> **Information supplied**:
++++++++++++++++++++

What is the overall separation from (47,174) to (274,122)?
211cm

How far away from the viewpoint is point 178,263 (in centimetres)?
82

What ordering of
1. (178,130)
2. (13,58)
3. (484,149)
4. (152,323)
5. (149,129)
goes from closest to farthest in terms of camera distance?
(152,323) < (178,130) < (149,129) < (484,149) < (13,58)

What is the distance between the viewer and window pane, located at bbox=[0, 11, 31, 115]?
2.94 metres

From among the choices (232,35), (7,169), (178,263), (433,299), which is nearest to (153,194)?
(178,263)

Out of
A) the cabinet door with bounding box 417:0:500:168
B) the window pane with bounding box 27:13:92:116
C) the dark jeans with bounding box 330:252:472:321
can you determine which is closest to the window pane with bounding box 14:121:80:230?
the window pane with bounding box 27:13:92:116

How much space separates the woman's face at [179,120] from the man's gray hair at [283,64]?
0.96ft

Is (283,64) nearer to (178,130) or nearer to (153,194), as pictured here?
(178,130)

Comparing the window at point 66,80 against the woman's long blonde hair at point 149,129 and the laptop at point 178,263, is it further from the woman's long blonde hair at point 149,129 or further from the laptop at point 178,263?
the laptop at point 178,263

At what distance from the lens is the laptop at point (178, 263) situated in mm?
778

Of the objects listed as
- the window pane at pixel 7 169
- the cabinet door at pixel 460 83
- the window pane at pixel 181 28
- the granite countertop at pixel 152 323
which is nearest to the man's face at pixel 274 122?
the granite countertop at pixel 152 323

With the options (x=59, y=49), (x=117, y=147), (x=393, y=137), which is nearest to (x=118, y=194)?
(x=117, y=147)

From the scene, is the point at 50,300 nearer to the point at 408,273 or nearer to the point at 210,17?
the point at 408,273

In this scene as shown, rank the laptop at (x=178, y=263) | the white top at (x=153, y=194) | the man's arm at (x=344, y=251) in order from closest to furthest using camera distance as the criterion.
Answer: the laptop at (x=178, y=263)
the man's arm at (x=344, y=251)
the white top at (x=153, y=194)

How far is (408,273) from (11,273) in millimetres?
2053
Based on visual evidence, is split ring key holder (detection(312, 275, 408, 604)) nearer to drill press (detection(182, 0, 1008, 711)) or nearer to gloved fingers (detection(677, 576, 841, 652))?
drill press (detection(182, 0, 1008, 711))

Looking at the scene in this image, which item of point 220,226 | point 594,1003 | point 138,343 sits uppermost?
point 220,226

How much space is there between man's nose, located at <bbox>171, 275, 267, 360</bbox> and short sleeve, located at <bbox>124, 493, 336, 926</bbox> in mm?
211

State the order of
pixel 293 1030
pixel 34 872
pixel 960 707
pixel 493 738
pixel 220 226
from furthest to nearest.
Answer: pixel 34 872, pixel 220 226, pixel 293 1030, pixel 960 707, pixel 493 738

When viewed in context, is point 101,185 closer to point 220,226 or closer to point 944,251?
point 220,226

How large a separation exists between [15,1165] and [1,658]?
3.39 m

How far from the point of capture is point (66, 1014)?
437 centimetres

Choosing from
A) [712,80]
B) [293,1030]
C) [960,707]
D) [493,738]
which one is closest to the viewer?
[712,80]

++++++++++++++++++++

> **What needs to be done**: Copy all of the items above verbatim, leaving nothing out.

> **Exercise answer**:
What is the overall separation from (47,174) to (274,122)?
211cm

How far away from the viewpoint is point 178,263 (in centimetres)?
82

What ordering of
1. (178,130)
2. (13,58)
3. (484,149)
4. (152,323)
5. (149,129)
goes from closest to farthest in terms of camera distance?
(152,323) < (178,130) < (149,129) < (484,149) < (13,58)

What is the distance between the viewer and window pane, located at bbox=[0, 11, 31, 115]?
2.94 metres

From among the choices (232,35), (7,169), (178,263), (433,299), which is nearest to (153,194)?
(178,263)

Out of
A) the cabinet door with bounding box 417:0:500:168
B) the window pane with bounding box 27:13:92:116
C) the dark jeans with bounding box 330:252:472:321
can you determine which is closest to the window pane with bounding box 14:121:80:230?
the window pane with bounding box 27:13:92:116

How much space separates the woman's face at [179,120] from the man's gray hair at [283,64]?
0.96ft

Is (283,64) nearer to (178,130) or nearer to (153,194), as pictured here?
(178,130)

Comparing the window at point 66,80 against the woman's long blonde hair at point 149,129 and the laptop at point 178,263, is it further from the woman's long blonde hair at point 149,129 or further from the laptop at point 178,263?
the laptop at point 178,263

At what distance from the lens is the laptop at point (178, 263) situated in mm?
778

Of the objects listed as
- the window pane at pixel 7 169
- the cabinet door at pixel 460 83
- the window pane at pixel 181 28
- the granite countertop at pixel 152 323
which is nearest to the man's face at pixel 274 122?
the granite countertop at pixel 152 323

With the options (x=59, y=49), (x=117, y=147), (x=393, y=137), which is nearest to (x=118, y=194)?
(x=117, y=147)

From the scene, is the point at 50,300 nearer to the point at 408,273 or nearer to the point at 210,17?
the point at 408,273

In this scene as shown, rank the laptop at (x=178, y=263) | the white top at (x=153, y=194) | the man's arm at (x=344, y=251) in order from closest to furthest using camera distance as the criterion.
Answer: the laptop at (x=178, y=263)
the man's arm at (x=344, y=251)
the white top at (x=153, y=194)

How far is (408,273) from (11,273) in millimetres?
2053
Based on visual evidence, is split ring key holder (detection(312, 275, 408, 604)) nearer to drill press (detection(182, 0, 1008, 711)) or nearer to gloved fingers (detection(677, 576, 841, 652))?
drill press (detection(182, 0, 1008, 711))

Looking at the scene in this image, which item of point 220,226 | point 594,1003 | point 138,343 sits uppermost?
point 220,226

How much space is there between man's nose, located at <bbox>171, 275, 267, 360</bbox> and short sleeve, located at <bbox>124, 493, 336, 926</bbox> in mm?
211

State the order of
pixel 293 1030
pixel 34 872
pixel 960 707
pixel 493 738
pixel 220 226
from furthest to nearest.
Answer: pixel 34 872, pixel 220 226, pixel 293 1030, pixel 960 707, pixel 493 738

When viewed in context, is point 101,185 closer to point 220,226 or closer to point 944,251?
point 220,226

How large a separation exists between [15,1165] and [1,658]?
3.39 m

How far from the point of capture is point (66, 1014)?
437 centimetres

Choosing from
A) [712,80]
B) [293,1030]
C) [960,707]
D) [493,738]
which one is closest to the viewer?
[712,80]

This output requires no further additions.